Voting fraud 'could decide election result' election result'

Click to follow
Indy Politics
The Home Office is under pressure to change the law on proxy voting after returning officers warned yesterday that mounting abuse of the system could lead to a fraudulent outcome to the next general election.

The problem is most acute in the growing number of old people's homes, according to John Bamford, immediate past chairman of the Association of Electoral Administrators, where "less than scrupulous agents and candidates take in a batch of forms for absent votes and helpfully ask people to sign them. The elderly person is left with the impression that they will get a vote by post but the form is then filled in for a proxy vote which is then cast for the candidate that the proxy, not the elector, wants."

Even if the voter then goes to the polling station, the vote cannot be changed if the proxy has voted first. "We think this practice, known as 'granny farming', is fraudulent," Mr Bamford said. It appeared to have been "growing out of all proportion in the past three or four years". The Home Office had failed to act effectively despite being warned of the problem after the 1992 general election.
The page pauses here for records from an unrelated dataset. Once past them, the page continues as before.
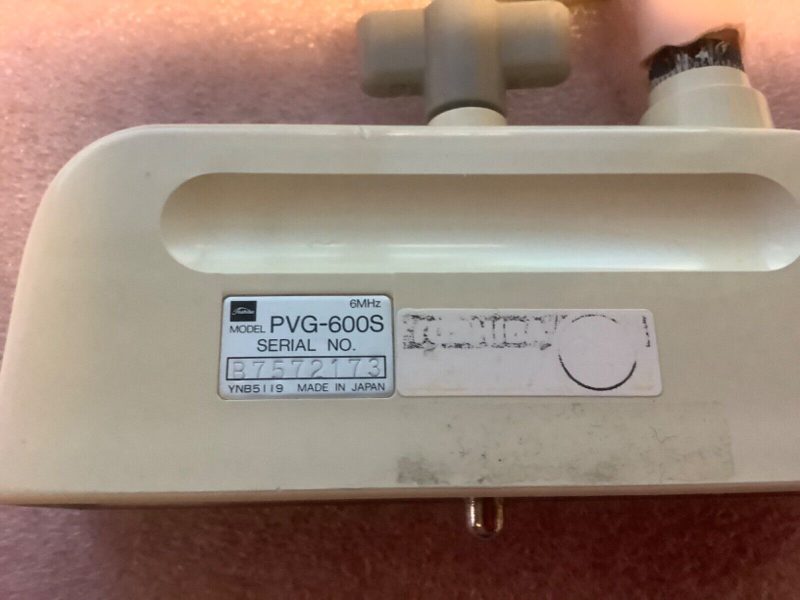 TOSHIBA PVG-600S Ultrasound Transducer Probe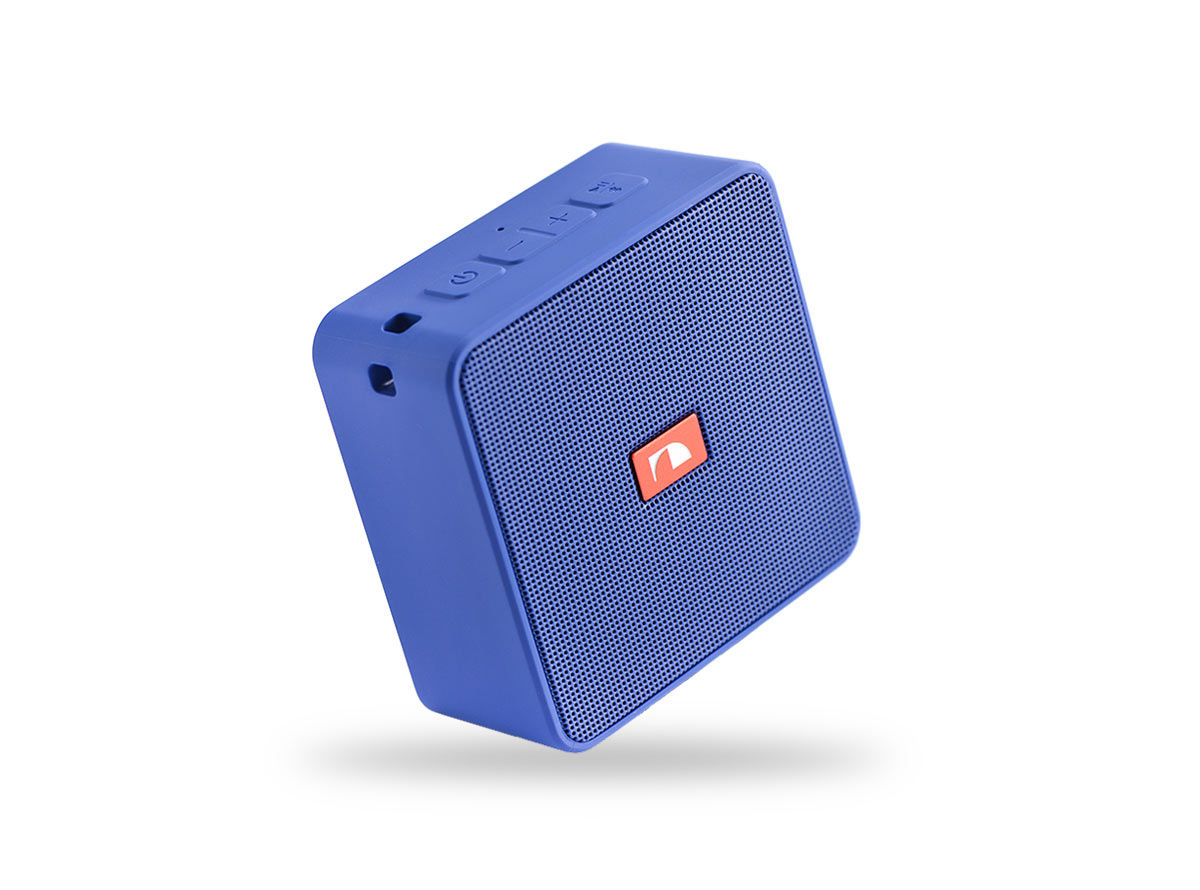 Nakamichi Cubebox BLU портативная акустика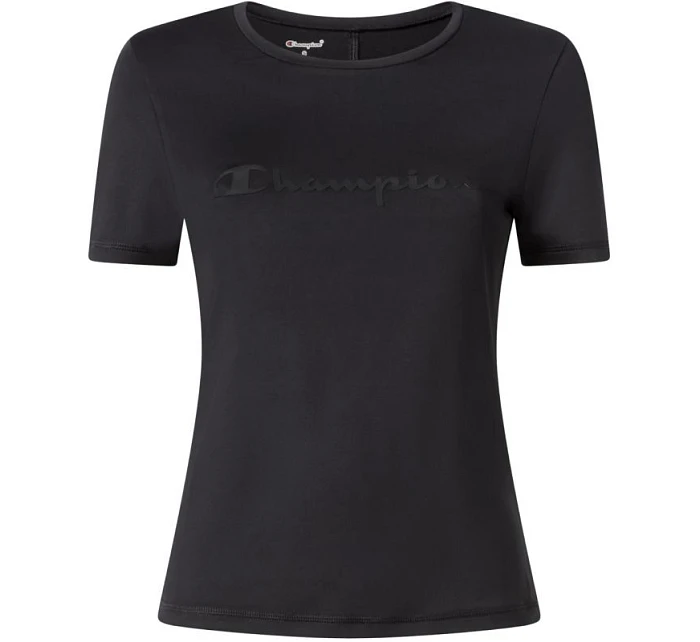 Dámské tričko s výstřihem černá model 22119607 KK001 - CHAMPION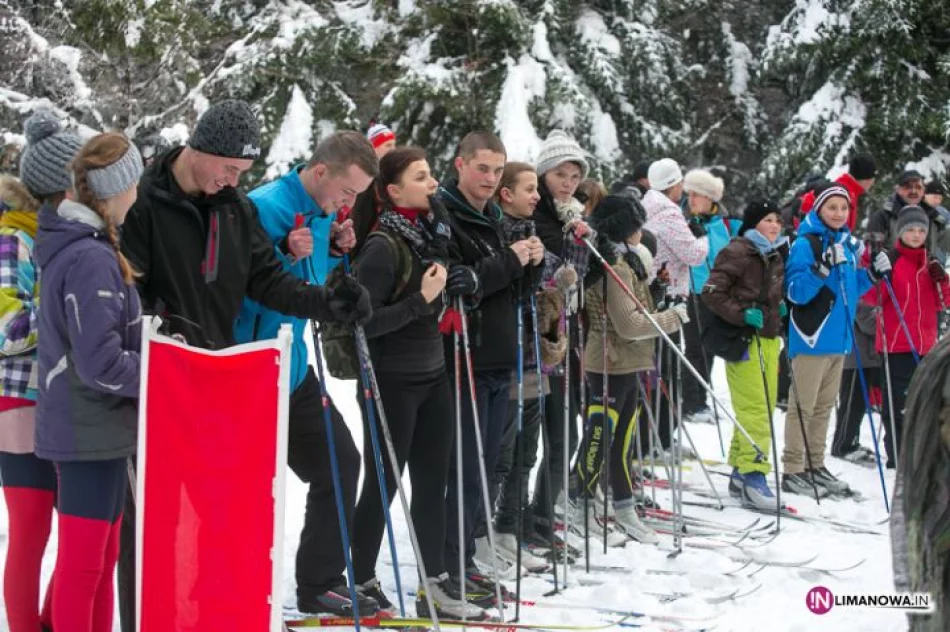Bieg narciarski wokół Mogielicy - zdjęcie 5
With just 1,241 votes deciding the results in the 11 most marginal seats in 1992 "we are concerned the results of the next general election might well be seriously affected to the point where the colour of the government is different from what it should be", Mr Bamford said.

The problem was particularly acute in local elections, where many majorities in council seats were less than 50. Recent cases include the conviction last year of Miles Parker, a former chairman of the Greater London Conservative Agents Association, for forging two votes in Enfield, north London.

In the 1993 council elections in Brighton, 50 postal and proxy votes were applied for in a ward where previously victory had turned on 30 votes. One couple who displayed posters for one party found their votes had been cast the other way. In St Ives in 1992, Labour and the Liberal Democrats found 70 complaints by electors who said their votes had been assigned without their consent, although police found insufficient evidence to prosecute.

In Burnley last year, a Labour candidate lost to a Liberal Democrat by two votes in the local elections. Labour found three votes where proxies had been used in dubious circumstances, one for a woman who had been resident in Bangladesh for almost a decade.

Labour withdrew its action when it became clear that even if it could prove its case, the result could not be overturned. But Richard Mawrey, QC, sitting as the election court commissioner, said a "thorough review" of the proxy and absent voting procedure was needed.